The Act applies to enterprises with employees who engage in interstate commerce, produce goods for interstate commerce, or handle, sell, or work on goods or materials that have been moved in or produced for interstate commerce. For most firms, a test of not less than $500,000 in annual dollar volume of business applies (i.e., the Act does not cover enterprises with less than this amount of business).
However, the Act does cover the following regardless of their dollar volume of business: hospitals; institutions primarily engaged in the care of the sick, aged, mentally ill, or disabled who reside on the premises; schools for children who are mentally or physically disabled or gifted; preschools, elementary and secondary schools, and institutions of higher education; and federal, state, and local government agencies.
Employees of firms that do not meet the $500,000 annual dollar volume test may be covered in any workweek when they are individually engaged in interstate commerce, the production of goods for interstate commerce, or an activity that is closely related and directly essential to the production of such goods.
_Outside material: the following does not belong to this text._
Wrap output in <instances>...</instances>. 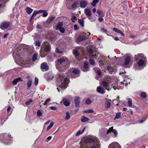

In addition, the Act covers domestic service workers, such as day workers, housekeepers, chauffeurs, cooks, or full‑time babysitters, if they receive at least $1,700 in 2009 in cash wages from one employer in a calendar year, or if they work a total of more than eight hours a week for one or more employers. (This calendar year threshold is adjusted by the Social Security Administration each year.) For additional coverage information, see the Wage and Hour Division
The Act exempts some employees from its overtime pay and minimum wage provisions, and it also exempts certain employees from the overtime pay provisions only. Because the exemptions are narrowly defined, employers should check the exact terms and conditions for each by contacting the US Department of Labor.